Getting credit for helping start rock & roll is nice and all, but the music business is a business, and it’s often a dirty business. Tragically, Bo knows this better than just about anyone else. Signing with Chess for what amounted to a “pay for play” contact, Bo saw little of the money his records made. It’s a familiar story among musicians of the past, particularly black musicians, and a sore point for Bo. He’s been involved in legal battles over royalties for the past two decades, and while he is admittedly a bit angry over being shafted, he simply wants the money he’s earned.

“You’d think the people who own my stuff now, and I’m not gonna name names, you’d think they’ll give me what I’m due,” he points out. “I’ve been in this business for 45 years, man, and I don’t expect to get it all back, but a little would be nice.

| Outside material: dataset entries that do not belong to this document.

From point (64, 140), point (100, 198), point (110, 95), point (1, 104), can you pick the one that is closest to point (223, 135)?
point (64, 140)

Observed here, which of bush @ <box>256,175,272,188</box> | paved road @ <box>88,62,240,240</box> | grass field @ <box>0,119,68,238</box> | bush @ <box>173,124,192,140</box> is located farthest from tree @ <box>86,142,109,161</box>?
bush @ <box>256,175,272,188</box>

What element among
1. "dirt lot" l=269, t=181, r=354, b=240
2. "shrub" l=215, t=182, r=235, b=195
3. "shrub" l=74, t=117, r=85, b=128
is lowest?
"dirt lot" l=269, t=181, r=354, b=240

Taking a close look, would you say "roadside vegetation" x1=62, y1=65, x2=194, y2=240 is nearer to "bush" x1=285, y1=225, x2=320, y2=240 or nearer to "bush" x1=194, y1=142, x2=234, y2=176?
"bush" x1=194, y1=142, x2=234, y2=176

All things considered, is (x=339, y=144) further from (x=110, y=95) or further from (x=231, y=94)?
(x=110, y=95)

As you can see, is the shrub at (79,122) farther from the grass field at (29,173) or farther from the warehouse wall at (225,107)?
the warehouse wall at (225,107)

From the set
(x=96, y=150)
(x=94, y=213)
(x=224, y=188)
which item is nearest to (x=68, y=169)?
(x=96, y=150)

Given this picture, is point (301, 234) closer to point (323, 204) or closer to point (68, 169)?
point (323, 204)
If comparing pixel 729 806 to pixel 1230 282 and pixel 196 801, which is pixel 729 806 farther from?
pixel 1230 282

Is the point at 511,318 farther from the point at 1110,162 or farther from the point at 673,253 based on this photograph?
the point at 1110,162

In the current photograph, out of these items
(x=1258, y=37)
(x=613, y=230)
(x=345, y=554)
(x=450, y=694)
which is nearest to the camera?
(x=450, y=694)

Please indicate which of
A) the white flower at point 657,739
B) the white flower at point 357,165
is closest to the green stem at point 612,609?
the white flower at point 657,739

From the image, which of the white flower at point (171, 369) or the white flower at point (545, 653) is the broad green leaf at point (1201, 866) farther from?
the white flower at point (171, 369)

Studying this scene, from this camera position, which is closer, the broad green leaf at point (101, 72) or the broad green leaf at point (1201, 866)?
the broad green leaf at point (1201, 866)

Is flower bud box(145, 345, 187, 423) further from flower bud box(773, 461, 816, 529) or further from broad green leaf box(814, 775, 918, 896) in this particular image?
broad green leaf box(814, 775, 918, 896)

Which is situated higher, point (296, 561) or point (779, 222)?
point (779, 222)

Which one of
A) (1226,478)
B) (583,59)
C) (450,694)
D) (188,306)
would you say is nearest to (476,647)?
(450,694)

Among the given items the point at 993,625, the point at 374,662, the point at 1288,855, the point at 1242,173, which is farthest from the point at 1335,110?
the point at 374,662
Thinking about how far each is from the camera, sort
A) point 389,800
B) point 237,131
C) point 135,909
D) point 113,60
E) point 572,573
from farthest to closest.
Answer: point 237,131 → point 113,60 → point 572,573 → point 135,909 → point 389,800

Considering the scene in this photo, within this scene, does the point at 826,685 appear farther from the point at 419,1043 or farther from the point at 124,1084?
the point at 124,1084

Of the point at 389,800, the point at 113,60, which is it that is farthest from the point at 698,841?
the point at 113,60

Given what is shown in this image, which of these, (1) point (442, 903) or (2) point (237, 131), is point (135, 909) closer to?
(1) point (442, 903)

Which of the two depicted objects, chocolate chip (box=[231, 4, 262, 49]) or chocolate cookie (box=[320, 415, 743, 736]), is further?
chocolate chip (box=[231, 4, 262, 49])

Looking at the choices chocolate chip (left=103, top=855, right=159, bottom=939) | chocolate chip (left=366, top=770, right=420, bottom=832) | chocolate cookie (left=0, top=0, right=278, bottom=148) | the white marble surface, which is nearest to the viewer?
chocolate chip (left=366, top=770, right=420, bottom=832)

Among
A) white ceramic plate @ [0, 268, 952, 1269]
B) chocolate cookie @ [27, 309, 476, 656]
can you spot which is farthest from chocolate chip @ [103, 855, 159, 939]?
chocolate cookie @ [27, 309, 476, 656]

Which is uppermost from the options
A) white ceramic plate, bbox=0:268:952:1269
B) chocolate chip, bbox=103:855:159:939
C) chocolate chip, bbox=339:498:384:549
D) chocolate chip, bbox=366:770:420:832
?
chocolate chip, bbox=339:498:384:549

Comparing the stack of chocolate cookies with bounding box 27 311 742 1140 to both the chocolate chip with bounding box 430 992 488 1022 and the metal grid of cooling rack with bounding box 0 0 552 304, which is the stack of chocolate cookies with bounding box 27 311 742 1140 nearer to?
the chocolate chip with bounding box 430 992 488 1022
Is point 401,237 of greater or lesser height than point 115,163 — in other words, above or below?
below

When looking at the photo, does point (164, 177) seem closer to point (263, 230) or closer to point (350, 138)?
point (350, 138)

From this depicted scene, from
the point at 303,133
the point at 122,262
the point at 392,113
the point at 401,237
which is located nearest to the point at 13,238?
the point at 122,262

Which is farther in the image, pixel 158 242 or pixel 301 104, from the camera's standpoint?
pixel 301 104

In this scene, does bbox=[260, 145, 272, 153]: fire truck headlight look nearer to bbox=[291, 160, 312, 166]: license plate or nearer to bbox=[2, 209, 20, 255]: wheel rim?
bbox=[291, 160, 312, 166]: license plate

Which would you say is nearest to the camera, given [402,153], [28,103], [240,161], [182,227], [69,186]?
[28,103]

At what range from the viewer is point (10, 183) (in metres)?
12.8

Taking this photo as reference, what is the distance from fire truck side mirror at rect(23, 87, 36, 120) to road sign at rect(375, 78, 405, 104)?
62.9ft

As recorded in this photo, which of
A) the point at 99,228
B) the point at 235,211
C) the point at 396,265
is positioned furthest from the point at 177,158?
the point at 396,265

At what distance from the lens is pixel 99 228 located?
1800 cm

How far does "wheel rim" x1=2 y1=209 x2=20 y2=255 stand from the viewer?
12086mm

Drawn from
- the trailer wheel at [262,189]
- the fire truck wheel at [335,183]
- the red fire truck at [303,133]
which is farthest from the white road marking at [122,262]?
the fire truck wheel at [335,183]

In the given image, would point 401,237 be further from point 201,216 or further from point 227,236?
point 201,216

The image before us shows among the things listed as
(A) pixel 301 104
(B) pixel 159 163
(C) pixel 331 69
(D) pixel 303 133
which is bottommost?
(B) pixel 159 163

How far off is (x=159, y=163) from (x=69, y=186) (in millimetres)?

“I’ve been walked on royally, and I didn’t know there was so many dishonest people in this nation. You can get ripped off easier by a dude with a pen than a dude with a pistol.”

Still working at 71, Bo still has an ear tuned to the problems of America’s youth. He’s especially concerned with the urban situation, expressing his worries on tunes like “Kids Don’t Do It” with his grandson, Reese “Philosopher G” Mitchell, on Bo’s latest album, A Man Amongst Men . Bo feels a lot of parents have dropped the ball with their children, and should worry more about spending time with their kids than making money, and recent tragedies like Columbine and Pearl, Miss., bear it out.

“I wrote that song before that mess happened, so it goes to show you,” Bo says. “I’m sick of people sitting around the table just talking and not doing shit. It’s gotta stop, man, because I’m scared to go out in the street. I’m 71 and I ain’t takin’ no ass-whippin’. We’re a nation of hypocrites sometimes, and we should let a child be a child for the childhood years.

“Parents, rock & roll… but police your kids. You kick a little booty, that mess will stop.”

Still and all, despite all the legal problems, lack of credit, and just the hardships of nearly 45 years in the rock & roll business, Bo Diddley is pleased with what all he’s accomplished. No modern rock & roller worth his or her guitar strings can ignore the debt they owe Bo Diddley, and he’s not planning on slowing down anytime soon. At work on a new album, tentatively titled Right Off the Top of My Head , Bo will take that mammoth beat from the start of this new millennium and beyond.

“Oh, hell yeah, I’m very happy with what I’ve accomplished,” he states. “I love all my fans, the ones that know me. I’m gonna keep on doing it. I work all the time, and “right off the top of my head” is how my mind runs when I’m doing a song. I can come up with a song in two minutes, just to show people I’m still thinking.”